On Wednesday 14 March 2018 the Minister for Home Affairs, the Hon Peter Dutton MP, asked the Committee to inquire into and report on the review processes associated with visa cancellations made on criminal grounds. The Committee was to have particular regard to:
the efficiency of existing review processes as they relate to decisions made under section 501 of the Migration Act;
present levels of duplication associated with the merits review process; and
the scope of the Administrative Appeals Tribunal’s jurisdiction to review ministerial decisions
The Committee’s report is focussed on the inquiry’s terms of reference. The introductory chapter provides an outline of the conduct of the inquiry and an explanation of the current visa cancellation provisions and processes, including the role played by the Administrative Appeals Tribunal (AAT) in reviewing decisions. This chapter also includes statistics on visa cancellations and reviews.
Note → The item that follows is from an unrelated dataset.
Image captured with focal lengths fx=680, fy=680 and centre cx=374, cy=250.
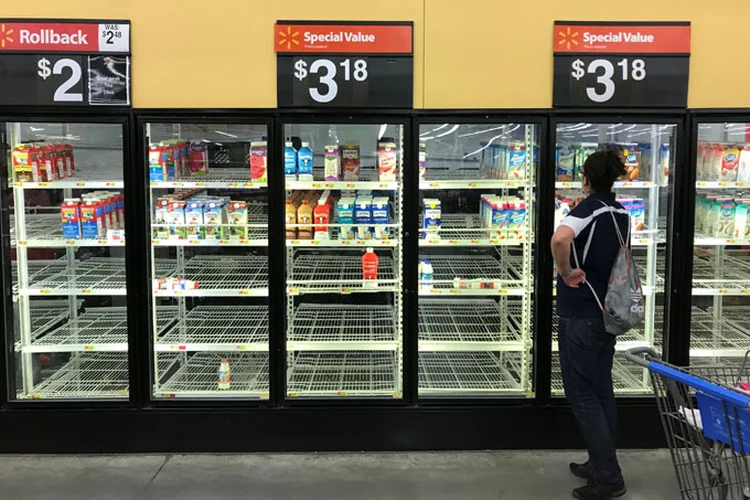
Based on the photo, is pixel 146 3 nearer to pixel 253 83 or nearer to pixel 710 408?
pixel 253 83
Chapter 2 analyses the efficiency of existing review processes, firstly considering how visa cancellations may help to protect the Australian community, then looking at the AAT’s processes, and the efficiency of mandatory cancellation and review in the Department of Home Affairs. The chapter seeks to answer whether there is any duplication associated with merits review.
Chapter 2 also looks at the issues of detention and non-refoulement, in terms of how these impact efficiency in the system.
Chapter 3 considers the impacts of visa cancellations on long-term residents, Australian citizens and minor children, and citizens of New Zealand. Then looks at the scope of AAT merits review, the appropriateness of merits review in cases of violent and sexual crimes, and the role of merits reviews in cases of minor criminality.
Also considered is the role of victims in the merits review process, issues of public confidence in merits review, and ways in which visa cancellations and merits review could be strengthened.